Mercredi 7 janvier
Pourquoi les nieulles tombent du ciel à Armentières ?
Rédigé par Olivia Cohen
Le salon de thé Le Polisson gourmand en fabrique pour la fête des nieulles (crédit : LPG).
Il fait un temps à rester chez soi pour boire du thé et croquer des nieulles. Mais connaissez-vous l'histoire de ce petit sablé typique d'Armentières, que l'on jette du balcon de la mairie lors de la fête des nieulles ?
La légende
- Elle est racontée dans le Guide noir de Flandres et Artois mystérieux, sorte de guide du routard du bizarre, publié dans les années 1970.
- Nous reproduisons leurs propos : "Le duc Jacques III de Luxembourg, qui dut avoir une résidence à Armentières, offrit en mai 1510 un banquet dans le grand salon de l'hôtel de ville. Prenant le frais sur le balcon après le dessert, le duc et ses amis aperçurent sur la place de nombreux gamins, le nez en l'air.

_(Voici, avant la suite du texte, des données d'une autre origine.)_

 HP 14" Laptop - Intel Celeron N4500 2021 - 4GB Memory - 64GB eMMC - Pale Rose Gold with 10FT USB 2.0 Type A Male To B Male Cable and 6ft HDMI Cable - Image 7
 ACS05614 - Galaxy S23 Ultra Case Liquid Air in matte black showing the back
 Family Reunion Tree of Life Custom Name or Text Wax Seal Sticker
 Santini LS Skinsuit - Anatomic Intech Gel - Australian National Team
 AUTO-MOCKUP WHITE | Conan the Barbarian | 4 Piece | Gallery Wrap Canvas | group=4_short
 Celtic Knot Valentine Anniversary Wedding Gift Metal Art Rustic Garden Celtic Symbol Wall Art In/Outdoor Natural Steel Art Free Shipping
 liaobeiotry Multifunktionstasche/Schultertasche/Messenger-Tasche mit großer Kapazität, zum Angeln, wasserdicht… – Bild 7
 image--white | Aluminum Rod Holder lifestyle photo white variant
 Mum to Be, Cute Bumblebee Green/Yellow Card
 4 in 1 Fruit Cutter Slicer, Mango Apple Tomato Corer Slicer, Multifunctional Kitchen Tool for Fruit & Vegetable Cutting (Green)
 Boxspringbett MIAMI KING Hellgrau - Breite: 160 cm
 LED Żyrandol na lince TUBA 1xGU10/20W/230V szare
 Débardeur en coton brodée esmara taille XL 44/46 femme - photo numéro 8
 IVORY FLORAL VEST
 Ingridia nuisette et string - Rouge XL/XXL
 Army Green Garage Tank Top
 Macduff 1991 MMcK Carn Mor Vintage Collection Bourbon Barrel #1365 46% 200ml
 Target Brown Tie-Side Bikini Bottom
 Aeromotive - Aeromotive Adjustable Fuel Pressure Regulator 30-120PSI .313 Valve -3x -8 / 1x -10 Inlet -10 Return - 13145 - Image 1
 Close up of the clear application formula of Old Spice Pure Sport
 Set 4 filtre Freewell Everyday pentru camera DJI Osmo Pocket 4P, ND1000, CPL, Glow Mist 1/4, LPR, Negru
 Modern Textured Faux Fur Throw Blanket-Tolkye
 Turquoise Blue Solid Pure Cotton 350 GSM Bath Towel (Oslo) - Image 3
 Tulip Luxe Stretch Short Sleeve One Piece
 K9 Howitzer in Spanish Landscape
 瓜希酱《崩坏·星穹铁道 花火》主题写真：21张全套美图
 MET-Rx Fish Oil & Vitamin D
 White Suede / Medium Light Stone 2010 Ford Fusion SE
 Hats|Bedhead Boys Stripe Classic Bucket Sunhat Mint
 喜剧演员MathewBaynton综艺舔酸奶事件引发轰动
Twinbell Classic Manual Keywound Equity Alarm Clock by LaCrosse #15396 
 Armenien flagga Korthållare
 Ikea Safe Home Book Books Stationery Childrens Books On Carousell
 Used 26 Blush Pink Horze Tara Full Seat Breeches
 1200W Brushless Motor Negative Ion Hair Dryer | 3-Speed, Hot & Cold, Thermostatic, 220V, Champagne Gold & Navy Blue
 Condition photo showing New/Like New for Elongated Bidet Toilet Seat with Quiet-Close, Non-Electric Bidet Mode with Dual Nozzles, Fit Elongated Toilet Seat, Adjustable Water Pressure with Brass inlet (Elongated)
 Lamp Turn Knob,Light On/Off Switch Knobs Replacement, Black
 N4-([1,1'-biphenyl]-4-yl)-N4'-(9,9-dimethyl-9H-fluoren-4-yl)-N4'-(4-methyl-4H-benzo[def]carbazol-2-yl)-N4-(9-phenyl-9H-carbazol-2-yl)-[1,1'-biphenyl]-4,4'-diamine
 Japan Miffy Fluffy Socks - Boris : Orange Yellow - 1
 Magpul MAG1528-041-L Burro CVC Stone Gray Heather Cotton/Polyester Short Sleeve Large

Le duc prit une poignée de nieulles, petits gâteaux ronds de la dimension du gros sou de bronze, et les jeta à tout ce petit monde qui se bouscula pour les ramasser."
- Et c'est ainsi qu'est née, à Armentières, la tradition de faire tomber les nieulles du ciel : "Le magistrat, pour commémorer ce banquet, créa la fête des nieulles (le mot 'nieulle' viendrait de l'espagnol 'niola', miette)."
Zoom sur...
- Selon la mairie d'Armentières, "la nieulle est à l'origine une sorte d''oublie', un biscuit rond, mince et léger cuit entre 2 plaques de fer, s'apparentant à une hostie. Les oublies font leur apparition au Moyen Âge et sont fabriquées par les 'oublayeurs'", ancêtres des pâtissiers.
- "Contrairement à l'hostie utilisée lors des messes, l'oublie est servie lors des repas, vendue par les oublayeurs à la sortie des églises ou jetée lors des fêtes."
- "C'est un biscuit très apprécié", affirme la municipalité. À tel point qu'en 1938, quand les autorités tentent de relancer cette fête tombée dans l'oubli en remplaçant les nieulles par des nic-nac (petit biscuit sec surmonté de sucre), ça ne prend pas du tout !
- Les boulangers de la ville se réunissent alors pour créer une nieulle nouvelle version : c'est cette recette-là qui est utilisée de nos jours.
Aujourd'hui
- La fête, prévue le 2e week-end de septembre, avait lieu à l'origine lors de la foire de mai. Quand l'Union des commerçants la relance en 1938, la foire de mai n'existant plus, ils optent donc pour le mois de septembre.
- À nouveau abandonnée lors de la Seconde Guerre mondiale, la fête est véritablement relancée en 1954, avec notamment l'élection d'une reine des nieulles.
- À chaque édition, des artisans locaux fabriquent le petit gâteau si cher au cœur des Armentiérois et Armentiéroises : c'est le cas de l'adorable salon de thé Le Polisson gourmand (photo). Il faudra patienter jusqu'en septembre prochain pour y goûter à nouveau.